### SOURCE TEXT

* * * *

And you can see it in the way that he’s made the centre-wing zone his own. Even more than Boyd and Jennings, Chambers may be the premium centre in the game at the moment, if only because he recognises that being a good centre means taking command of that entire middle tier and being able to move in and out of the wing where possible, as well as being able to play on the wing when required as well. While Origin provided Chambers with an opportunity to showcase that ability, it ultimately reflects his contribution to the Reds at outside centre, one of the most fluid positions in Union, as well as a position that’s uniquely attuned to the more mobile contestation procedures of Union. In fact, you could almost say that Chambers has been operating at the outside centre for both the Maroons and the Storm ever since his return to League. As Union players have sought to diversify their portfolios in the last decade, outside centre has become one of the most agile, flexible, mutable positions, as well as one of the hardest to fill. By bringing it into the realm of Rugby League, Chambers has arguably just taken that mutability to its logical conclusion, finding a way to maintain his outside centre command while playing outside the code as well.

Outside centre
Outside centre

Add to that the fact that Chambers started his career as a devoted AFL supporter – first the Crows, then the Hawks – and it feels as if he can’t or won’t allow League to hold him for very long. That’s not to say that he’s treated the NRL like a holding pen either, but that what we’re dealing with is a kind of composite talent who can only progress further towards his final sporting personality by borrowing a bit from each experience along the way. Sure, the Reds may not have worked out for Chambers, but that time on the outside centre has been indispensable in paving the way for his current reign with the Maroons and the Storm, which in turn feels like yet another step along the road towards a sporting achievement that may or may not lie outside the NRL. All that begs the interesting question of whether Chambers will finally sink into one groove, or whether he’ll just keep on getting better and better across a variety of different codes and experiences. My money is on the latter, which is perhaps what finally distinguishes him from Smith, Slater and Cronk, all players who have spent years and years perfecting a single sporting identity. Other players have been integral to their rapport – such as Inglis and Folau – but none have stuck in the same place for as long as these three Maroons-Melbourne stalwarts, to the extent that their trajectory often seems to be the only one, or at least the best one.

* * * *

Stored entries

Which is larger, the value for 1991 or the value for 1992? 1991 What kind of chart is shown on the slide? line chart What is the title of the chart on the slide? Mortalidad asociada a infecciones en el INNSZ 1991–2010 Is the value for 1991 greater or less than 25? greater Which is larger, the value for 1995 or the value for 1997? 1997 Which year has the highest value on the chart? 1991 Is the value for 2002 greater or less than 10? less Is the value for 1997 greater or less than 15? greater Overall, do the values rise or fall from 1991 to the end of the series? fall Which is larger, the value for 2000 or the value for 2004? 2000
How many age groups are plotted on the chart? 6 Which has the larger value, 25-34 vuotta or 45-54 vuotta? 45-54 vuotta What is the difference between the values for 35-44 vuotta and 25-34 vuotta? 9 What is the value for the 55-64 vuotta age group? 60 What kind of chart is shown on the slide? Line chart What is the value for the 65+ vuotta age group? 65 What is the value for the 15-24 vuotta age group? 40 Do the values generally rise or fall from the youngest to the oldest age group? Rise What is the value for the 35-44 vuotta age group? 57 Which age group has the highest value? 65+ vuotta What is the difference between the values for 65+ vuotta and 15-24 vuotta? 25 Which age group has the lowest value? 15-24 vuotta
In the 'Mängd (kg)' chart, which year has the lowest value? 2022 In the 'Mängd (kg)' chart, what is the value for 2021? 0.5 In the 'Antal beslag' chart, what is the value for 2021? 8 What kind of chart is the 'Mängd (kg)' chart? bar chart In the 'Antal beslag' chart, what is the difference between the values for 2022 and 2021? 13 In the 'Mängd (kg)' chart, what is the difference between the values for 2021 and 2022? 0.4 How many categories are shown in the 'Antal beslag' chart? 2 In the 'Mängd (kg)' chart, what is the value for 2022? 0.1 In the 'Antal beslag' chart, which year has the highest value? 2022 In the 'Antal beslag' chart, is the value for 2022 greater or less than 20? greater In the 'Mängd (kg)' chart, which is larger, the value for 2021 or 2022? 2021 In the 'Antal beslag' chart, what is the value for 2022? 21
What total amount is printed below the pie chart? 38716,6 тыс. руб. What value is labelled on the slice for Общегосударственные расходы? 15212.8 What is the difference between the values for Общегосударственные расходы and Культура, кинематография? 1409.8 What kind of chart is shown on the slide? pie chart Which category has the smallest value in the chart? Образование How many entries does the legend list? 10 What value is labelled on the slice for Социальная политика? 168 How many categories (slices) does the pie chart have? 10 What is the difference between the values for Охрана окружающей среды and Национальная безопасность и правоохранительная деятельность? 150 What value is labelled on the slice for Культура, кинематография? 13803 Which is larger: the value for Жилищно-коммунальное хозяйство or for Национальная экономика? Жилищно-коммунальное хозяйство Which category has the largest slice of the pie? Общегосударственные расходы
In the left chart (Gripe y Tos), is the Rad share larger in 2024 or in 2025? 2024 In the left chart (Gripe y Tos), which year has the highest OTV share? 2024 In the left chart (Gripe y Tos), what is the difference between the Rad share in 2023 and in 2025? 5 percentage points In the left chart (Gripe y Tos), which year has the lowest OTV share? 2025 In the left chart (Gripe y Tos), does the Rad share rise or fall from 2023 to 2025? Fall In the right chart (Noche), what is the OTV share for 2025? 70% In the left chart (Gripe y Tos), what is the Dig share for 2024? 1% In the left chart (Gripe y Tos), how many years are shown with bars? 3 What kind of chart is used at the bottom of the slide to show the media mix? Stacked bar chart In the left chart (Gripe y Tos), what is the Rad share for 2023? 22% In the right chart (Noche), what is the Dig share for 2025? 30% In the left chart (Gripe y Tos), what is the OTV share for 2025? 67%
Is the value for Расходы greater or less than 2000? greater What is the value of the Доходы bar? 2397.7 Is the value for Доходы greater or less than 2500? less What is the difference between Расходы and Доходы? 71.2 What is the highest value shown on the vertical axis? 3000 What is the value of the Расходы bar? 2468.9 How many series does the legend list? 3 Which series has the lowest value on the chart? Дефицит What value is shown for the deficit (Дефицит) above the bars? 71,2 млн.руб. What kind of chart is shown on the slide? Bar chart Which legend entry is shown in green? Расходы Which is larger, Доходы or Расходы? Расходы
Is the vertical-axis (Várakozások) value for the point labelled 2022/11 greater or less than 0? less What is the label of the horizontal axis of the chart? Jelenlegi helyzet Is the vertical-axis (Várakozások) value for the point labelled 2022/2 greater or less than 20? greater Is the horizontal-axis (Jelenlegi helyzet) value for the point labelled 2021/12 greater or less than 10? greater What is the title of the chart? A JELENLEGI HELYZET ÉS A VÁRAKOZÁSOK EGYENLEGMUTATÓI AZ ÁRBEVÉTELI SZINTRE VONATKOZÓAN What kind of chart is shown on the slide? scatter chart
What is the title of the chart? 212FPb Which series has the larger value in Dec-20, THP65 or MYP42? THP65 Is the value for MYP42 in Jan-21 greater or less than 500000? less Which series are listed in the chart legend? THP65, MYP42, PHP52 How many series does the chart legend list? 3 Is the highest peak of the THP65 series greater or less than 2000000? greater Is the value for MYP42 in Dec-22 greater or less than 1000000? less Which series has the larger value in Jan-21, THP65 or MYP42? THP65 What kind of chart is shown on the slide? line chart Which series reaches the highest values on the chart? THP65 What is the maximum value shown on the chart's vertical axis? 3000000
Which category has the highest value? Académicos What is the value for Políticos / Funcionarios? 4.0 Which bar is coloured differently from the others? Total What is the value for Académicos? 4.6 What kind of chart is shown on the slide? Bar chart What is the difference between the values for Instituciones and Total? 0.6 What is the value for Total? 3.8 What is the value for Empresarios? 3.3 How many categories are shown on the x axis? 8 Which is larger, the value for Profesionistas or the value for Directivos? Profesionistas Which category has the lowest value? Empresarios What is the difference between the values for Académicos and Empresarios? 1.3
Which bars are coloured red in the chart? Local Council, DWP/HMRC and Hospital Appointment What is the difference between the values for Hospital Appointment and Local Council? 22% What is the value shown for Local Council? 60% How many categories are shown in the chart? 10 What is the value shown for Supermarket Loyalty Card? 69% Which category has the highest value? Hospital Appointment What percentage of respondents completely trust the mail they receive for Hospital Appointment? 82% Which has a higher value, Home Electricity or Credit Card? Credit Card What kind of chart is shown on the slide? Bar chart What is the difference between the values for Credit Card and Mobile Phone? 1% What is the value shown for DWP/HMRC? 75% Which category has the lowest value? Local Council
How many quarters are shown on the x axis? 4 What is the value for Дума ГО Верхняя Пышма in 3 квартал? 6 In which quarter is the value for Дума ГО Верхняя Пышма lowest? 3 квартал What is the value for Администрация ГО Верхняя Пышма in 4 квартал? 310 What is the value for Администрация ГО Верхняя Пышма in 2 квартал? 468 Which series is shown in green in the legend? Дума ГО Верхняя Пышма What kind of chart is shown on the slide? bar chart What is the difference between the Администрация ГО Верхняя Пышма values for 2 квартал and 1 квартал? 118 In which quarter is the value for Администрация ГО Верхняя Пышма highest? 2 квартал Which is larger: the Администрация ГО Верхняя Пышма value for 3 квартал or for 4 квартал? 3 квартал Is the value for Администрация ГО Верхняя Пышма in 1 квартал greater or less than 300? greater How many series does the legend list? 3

* * * *

### APPLY WHAT YOU READ
1. In the records, rewrite everything from the first line down to the line containing "How many age", changing "vuotta" to "years old" and leaving everything else as it is.
2. Extend the piece on Chambers's rugby career, picking up right after its final sentence.
The text and the records come from unrelated sources.

### WRITTEN RESPONSES
1.
Which is larger, the value for 1991 or the value for 1992? 1991 What kind of chart is shown on the slide? line chart What is the title of the chart on the slide? Mortalidad asociada a infecciones en el INNSZ 1991–2010 Is the value for 1991 greater or less than 25? greater Which is larger, the value for 1995 or the value for 1997? 1997 Which year has the highest value on the chart? 1991 Is the value for 2002 greater or less than 10? less Is the value for 1997 greater or less than 15? greater Overall, do the values rise or fall from 1991 to the end of the series? fall Which is larger, the value for 2000 or the value for 2004? 2000
How many age groups are plotted on the chart? 6 Which has the larger value, 25-34 years old or 45-54 years old? 45-54 years old What is the difference between the values for 35-44 years old and 25-34 years old? 9 What is the value for the 55-64 years old age group? 60 What kind of chart is shown on the slide? Line chart What is the value for the 65+ years old age group? 65 What is the value for the 15-24 years old age group? 40 Do the values generally rise or fall from the youngest to the oldest age group? Rise What is the value for the 35-44 years old age group? 57 Which age group has the highest value? 65+ years old What is the difference between the values for 65+ years old and 15-24 years old? 25 Which age group has the lowest value? 15-24 years old

2.
Origin III 2014: Man of the Match
Origin III 2014: Man of the Match

But players like Chambers show there’s another way – a middle-ground between one-team players and unreliable players. While Chambers has moved around a lot, it doesn’t seem motivated by anything other than a desire to improve his game. Like artists who experiment with a whole range of media only to realise in retrospect that that very experimentation was what constituted their genius, so Chambers may be remembered as a player who took chances and still managed to find a way to improve his sporting ability with each chance. And not lugubrious, oversaturated, overpublicised chances along the lines of Hayne, Folau or SBW, but the chances peculiar to a player whose skill set is a bit too eccentric, restless or just plain curious to fit in with any code or team for too long. I’ve got a bit more to write on code-jumping in another piece, but it suffices to say here that Hayne, Folau and SBW all seem to believe in the theoretical possibility of a code that could satisfy their ambitions – it’s just a matter of finding it. If reports from the Eels stables are anything to go by, it’s been clear for some time that Hayne would only be prepared to thrive in the NFL, while SBW’s time with the Roosters never felt like anything than a regathering of forces, rather than a genuine consideration of League as a viable future. Even Folau’s intense indecision has gained a lot of its media traction by the widespread perception that there was some code of football out there somewhere that was inextricably, intrinsically and indisputably aligned with his talents.

Titan v Titan
Titan v Titan

With Chambers, though, that fantasy somehow fails to register. Whether because he’s less media-savvy, less extroverted in his indecision or more eccentric in his game, I’ve never sensed that there was one code that could satisfy all of his talents at any one time. Watching him is like being taken through a game that doesn’t quite exist yet but that lies somewhere between Union, League and – in his kicking and running game – AFL, which makes him quite unique on the field, and one of the most dynamic and fascinating players in Origin in particular, where he is undoubtedly as integral to the Maroons’ success as Smith, Slater and Cronk, even if his talents tend to be less rewarded. Sure, he may have signed with the Storm until 2017, while it’s still possible that he may see out the rest of his career with Melbourne, but even so it feels as if he’s playing a different game from the rest of the team. In that sense, he may actually be the key Storm player, since Melbourne’s promotional strategy has tended to emphasise them as a team set apart from the rest of the NRL, aspiring to both the high chic of Union but also the AFL demographic that they’ve managed to partly seduce over the course of their twenty-year existence. If the Storm are a team that present themselves as somehow outside the regular constrictions of Rugby League, then it’s really Chambers who should be their figurehead, especially since he was on the verge of becoming part of the Smith-Slater-Cronk triumvirate – and turning it into a quartet – before he headed off for the Reds.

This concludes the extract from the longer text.